Obviously, this all was a result of some seriously deep sleep on an unfortunate angle, but that didn't even occur to me until the morning. I fell back asleep quickly, and woke up with four functioning limbs.
It got me thinking: IT'S ALL ABOUT PERSPECTIVE.
I've been meaning to write this post for some time now. In a way, I think perspective is the one singular thing that defines and separates us, as well as what allows us to connect with each other. Without perspective, we are all the same. 
You can argue that brain chemistry and upbringing make us into the people we are, or that we are born good or bad, smart or dumb. I am not contesting that - but that is all part of perspective. Where we've been, what we've done,  and the way in which we are wired shape the way we look at the world - our perspective.
When two perspectives clash, there is anger and frustration. Our reality is challenged, and no one - no_one- likes that.
 But when we meet another person whose perspective, when matched with our own, makes complete and total sense, we experience a human connection, an amazing thing. 
I think that there are aspects of ourselves that are steadfast - deeply ingrained elements, like sympathy and responsibility. Ones perspective can change constantly, or rarely, but these characteristics hold strong.
I am leaving my home, friends, car, cat, culture and country behind in just over one month. In 6 weeks, I will be in a different country. It's going to be sad, and amazing, hard and exciting, fun, and really freaking interesting. In the end, it will be a decision I can call a good one. 
Still, a part of me is going to die away, and thats kind of sad. The perspective I own right now is in its final days. (Which is a good thing, I'm sort of jaded and view most things through a sea of melancholy. Direct result of 9-5 capitalism. I'm sure of it.) I will never again see things as I do today,  sitting in my childhood bedroom, on my sisters laptop, thinking about what I believe and how I live and whether or not I will agree with myself in 365 days.

### SHORT TASK A
Copy the records word for word, from the line with "Of bare branch" up to and including the last line of the records.

### MATERIAL

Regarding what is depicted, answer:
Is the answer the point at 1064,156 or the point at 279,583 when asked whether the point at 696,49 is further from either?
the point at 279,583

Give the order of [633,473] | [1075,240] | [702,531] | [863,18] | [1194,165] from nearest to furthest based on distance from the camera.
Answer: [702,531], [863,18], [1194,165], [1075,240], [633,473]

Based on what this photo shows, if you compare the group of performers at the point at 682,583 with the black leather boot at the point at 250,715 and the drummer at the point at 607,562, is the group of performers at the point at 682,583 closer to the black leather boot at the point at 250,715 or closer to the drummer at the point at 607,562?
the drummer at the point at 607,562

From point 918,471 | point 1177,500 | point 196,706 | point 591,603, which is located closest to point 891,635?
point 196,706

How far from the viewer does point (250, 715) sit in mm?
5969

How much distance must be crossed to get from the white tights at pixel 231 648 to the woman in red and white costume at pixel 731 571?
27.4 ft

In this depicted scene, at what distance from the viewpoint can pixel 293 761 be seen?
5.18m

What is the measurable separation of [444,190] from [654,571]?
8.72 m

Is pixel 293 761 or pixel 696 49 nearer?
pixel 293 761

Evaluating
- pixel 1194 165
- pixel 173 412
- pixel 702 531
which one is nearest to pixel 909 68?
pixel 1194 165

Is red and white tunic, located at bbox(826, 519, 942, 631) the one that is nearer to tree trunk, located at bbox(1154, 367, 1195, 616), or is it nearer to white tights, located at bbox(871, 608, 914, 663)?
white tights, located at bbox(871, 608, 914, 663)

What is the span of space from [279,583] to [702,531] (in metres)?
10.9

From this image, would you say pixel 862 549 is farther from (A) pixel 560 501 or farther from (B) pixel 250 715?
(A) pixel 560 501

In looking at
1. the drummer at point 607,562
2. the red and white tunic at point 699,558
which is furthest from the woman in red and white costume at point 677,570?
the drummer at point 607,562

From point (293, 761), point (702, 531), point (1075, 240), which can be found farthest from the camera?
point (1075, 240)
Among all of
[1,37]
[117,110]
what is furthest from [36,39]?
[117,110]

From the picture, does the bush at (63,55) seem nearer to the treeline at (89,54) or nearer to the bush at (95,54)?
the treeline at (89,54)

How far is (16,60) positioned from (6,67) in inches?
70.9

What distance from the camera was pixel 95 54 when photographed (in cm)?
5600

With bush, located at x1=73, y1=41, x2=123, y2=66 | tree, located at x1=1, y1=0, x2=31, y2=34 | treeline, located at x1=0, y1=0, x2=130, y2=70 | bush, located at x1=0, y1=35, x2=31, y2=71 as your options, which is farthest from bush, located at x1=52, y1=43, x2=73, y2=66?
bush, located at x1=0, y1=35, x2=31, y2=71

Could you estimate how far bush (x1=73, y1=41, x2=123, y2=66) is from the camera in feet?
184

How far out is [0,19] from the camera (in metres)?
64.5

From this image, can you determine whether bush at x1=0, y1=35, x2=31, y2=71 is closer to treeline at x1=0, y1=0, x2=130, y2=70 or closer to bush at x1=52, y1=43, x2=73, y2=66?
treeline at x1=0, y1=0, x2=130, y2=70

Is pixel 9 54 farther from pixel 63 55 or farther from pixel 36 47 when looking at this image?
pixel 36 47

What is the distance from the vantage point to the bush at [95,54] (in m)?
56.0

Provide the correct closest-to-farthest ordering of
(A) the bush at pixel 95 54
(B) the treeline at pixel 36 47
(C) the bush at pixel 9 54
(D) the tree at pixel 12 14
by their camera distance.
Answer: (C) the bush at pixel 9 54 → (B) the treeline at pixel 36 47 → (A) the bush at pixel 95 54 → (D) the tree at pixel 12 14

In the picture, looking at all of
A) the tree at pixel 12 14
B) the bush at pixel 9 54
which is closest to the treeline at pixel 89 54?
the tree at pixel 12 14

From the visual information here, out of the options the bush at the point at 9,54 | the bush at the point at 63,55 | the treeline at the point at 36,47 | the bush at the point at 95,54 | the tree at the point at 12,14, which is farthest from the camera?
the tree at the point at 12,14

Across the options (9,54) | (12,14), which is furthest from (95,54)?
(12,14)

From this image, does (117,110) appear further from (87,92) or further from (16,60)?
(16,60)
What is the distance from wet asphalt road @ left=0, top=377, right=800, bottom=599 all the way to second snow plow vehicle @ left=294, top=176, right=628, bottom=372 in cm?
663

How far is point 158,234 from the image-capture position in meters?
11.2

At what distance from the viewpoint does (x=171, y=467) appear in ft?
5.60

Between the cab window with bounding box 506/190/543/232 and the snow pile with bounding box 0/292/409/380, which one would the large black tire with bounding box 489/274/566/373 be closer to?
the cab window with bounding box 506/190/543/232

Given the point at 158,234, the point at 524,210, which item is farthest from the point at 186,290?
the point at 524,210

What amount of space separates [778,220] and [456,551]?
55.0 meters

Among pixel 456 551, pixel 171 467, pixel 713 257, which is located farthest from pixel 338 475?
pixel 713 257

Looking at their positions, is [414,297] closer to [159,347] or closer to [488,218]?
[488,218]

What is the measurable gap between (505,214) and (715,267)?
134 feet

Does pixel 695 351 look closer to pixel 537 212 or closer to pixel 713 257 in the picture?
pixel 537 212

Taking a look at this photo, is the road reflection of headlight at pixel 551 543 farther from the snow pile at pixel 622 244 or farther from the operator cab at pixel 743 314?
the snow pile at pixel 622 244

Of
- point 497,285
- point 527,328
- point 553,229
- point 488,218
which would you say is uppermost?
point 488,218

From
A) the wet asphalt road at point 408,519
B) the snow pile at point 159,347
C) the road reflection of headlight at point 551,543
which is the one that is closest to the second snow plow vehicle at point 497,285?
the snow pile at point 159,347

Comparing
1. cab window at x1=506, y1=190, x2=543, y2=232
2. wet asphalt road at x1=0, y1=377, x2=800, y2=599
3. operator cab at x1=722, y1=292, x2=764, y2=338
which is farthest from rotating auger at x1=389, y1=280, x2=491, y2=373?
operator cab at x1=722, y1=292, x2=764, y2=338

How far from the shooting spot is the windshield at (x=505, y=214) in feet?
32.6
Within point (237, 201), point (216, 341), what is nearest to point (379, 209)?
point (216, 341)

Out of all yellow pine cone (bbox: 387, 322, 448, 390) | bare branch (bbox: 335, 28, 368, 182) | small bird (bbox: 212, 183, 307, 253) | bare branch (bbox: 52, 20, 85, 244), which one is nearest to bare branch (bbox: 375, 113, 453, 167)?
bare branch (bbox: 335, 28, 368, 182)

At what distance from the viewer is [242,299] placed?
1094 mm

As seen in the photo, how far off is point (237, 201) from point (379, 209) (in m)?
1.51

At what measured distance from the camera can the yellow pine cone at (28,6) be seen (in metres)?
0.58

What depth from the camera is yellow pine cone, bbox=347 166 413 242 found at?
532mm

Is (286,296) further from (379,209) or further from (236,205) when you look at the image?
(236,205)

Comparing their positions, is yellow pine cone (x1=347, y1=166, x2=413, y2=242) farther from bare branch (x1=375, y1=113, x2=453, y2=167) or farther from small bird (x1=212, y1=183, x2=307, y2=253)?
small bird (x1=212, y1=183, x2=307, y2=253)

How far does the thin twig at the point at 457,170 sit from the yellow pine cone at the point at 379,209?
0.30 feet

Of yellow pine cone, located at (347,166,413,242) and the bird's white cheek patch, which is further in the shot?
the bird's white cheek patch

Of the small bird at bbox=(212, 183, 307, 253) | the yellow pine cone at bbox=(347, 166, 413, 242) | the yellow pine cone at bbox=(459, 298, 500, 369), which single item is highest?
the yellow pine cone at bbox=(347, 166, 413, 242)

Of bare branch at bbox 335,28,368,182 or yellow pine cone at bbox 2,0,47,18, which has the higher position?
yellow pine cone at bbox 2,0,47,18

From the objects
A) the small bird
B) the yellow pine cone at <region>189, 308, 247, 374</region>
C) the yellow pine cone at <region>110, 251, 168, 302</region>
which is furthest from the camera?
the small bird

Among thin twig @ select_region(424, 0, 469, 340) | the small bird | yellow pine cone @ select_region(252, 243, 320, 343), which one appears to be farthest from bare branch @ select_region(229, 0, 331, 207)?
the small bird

### SHORT TASK B
In the post about perspective, write out the passage from "It got me thinking: IT'S" up to and including "no_one- likes that.", swapping "anger" for "tension".

### FULL OUTPUT A
Of bare branch at bbox 335,28,368,182 or yellow pine cone at bbox 2,0,47,18, which has the higher position?
yellow pine cone at bbox 2,0,47,18

From the objects
A) the small bird
B) the yellow pine cone at <region>189, 308, 247, 374</region>
C) the yellow pine cone at <region>110, 251, 168, 302</region>
which is furthest from the camera?
the small bird

Among thin twig @ select_region(424, 0, 469, 340) | the small bird | yellow pine cone @ select_region(252, 243, 320, 343), which one appears to be farthest from bare branch @ select_region(229, 0, 331, 207)?
the small bird

### FULL OUTPUT B
It got me thinking: IT'S ALL ABOUT PERSPECTIVE.
I've been meaning to write this post for some time now. In a way, I think perspective is the one singular thing that defines and separates us, as well as what allows us to connect with each other. Without perspective, we are all the same. 
You can argue that brain chemistry and upbringing make us into the people we are, or that we are born good or bad, smart or dumb. I am not contesting that - but that is all part of perspective. Where we've been, what we've done,  and the way in which we are wired shape the way we look at the world - our perspective.
When two perspectives clash, there is tension and frustration. Our reality is challenged, and no one - no_one- likes that.